The most frequent question I hear from clients is, “What is my case worth?” The answer is never easy. Injury cases are like snowflakes. Each case is unique for a variety of reasons, the main of which is that the facts and circumstances leading up to the accident, and the results caused by the accident, are almost never the same. Each person suffers differently and no two situations are alike. Notwithstanding the above, there are some general principles that sometimes guide what a case is worth. Here they are:
1. As a general rule, cases are worth only what the insurance company or defendant is willing or able to pay. In order words, if there are no assets to collect, you could take your case all the way to trial and get a two million dollar verdict, but you still wouldn't be able to collect all two million dollars. There usually must be either insurance coverage or assets to collect. A case is typically not worth more than the collectible assets.
2. A cases value can be affected by what jurisdiction it occurs in. The reason this is so is because some jurisdictions are more or less plaintiff friendly. Some jurisdictions tend to bias in favor of Defendants and others for Plaintiffs. Some jurisdictions have juries that award consistently higher amounts, and others less. It is probably impossible to determine precisely why this is the case, but it has to be taken into account when assessing a cases value.
3. The nature and extent of injuries suffered usually has a direct correlative effect on the value of a case. The more damages a person sustains, the higher the likelihood is that that person's case is worth more. The example commonly given is that a person with a broken leg probably has a more valuable case than a person with a sprained leg. This is simply because one injury is, on the face of it, more substantial, probably in most cases more painful, and in all likelihood, more permanent. For example, if you have a large amount of lost wages, medical bills or pain and suffering, your case may command a higher value. Note that this is not always the case. In some cases insurance companies will actually try to argue that the Plaintiff has over-treated, over-medicated, taken an unreasonable amount of time off from work, or is faking, malingering or exaggerating pain levels.
4. Just because you have a serious injury doesn't mean you have a valuable case. The next major factor to consider is the liability. (How did the accident occur?) In Maryland and Virginia, the law of contributory negligence applies. So if you were the legal cause of the accident in Maryland or Virginia, you may be out of luck entirely. A case where you are stopped and are rear-ended however would indicate a much stronger liability position than in a case where you rear ended someone else. Regardless, your liability situation, whatever it is, will have a direct effect on the value of your case.
5. The manner and method of presentation of your case to the finder of fact. Like anything else in life, you get what you pay for. If you hire one of the best attorneys in your area, your lawyer may be able to get you a better result than if you hire a lawyer who does not know what they are doing in your practice area. And while it is virtually impossible to quantify who is a top lawyer or the best lawyer in your area (indeed, most bar associates and ethical rules prohibit attorneys from categorizing themselves in these manners) - you really should do your own due diligence before hiring a lawyer. Find out everything you need to know, ask a lot of questions, and make sure you are comfortable with the representation.

Required work - Retype the passage from the text on injury case value, starting with "4. Just because" and going on through "of your case.".

Record set -
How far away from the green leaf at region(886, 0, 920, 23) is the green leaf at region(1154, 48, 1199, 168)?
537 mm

...

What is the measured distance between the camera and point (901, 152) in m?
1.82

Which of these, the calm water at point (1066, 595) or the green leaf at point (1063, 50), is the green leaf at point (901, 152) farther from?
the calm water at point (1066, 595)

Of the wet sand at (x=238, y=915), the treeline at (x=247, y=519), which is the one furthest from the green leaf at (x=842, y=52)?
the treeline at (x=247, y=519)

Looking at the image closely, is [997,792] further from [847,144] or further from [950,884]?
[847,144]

...

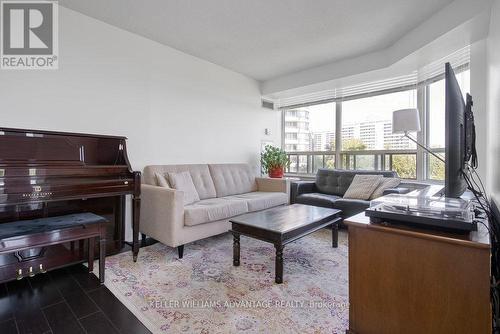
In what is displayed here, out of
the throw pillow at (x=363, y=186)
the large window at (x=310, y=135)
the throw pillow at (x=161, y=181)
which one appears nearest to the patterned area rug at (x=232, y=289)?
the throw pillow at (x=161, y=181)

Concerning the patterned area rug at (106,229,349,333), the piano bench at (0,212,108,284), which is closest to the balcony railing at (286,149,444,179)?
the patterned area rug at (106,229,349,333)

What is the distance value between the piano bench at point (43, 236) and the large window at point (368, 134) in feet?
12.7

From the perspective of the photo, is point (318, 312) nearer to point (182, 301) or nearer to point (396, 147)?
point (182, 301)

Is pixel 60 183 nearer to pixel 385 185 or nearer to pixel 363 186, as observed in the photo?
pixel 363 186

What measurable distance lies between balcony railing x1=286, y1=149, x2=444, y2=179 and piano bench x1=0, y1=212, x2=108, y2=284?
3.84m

Exercise result -
4. Just because you have a serious injury doesn't mean you have a valuable case. The next major factor to consider is the liability. (How did the accident occur?) In Maryland and Virginia, the law of contributory negligence applies. So if you were the legal cause of the accident in Maryland or Virginia, you may be out of luck entirely. A case where you are stopped and are rear-ended however would indicate a much stronger liability position than in a case where you rear ended someone else. Regardless, your liability situation, whatever it is, will have a direct effect on the value of your case.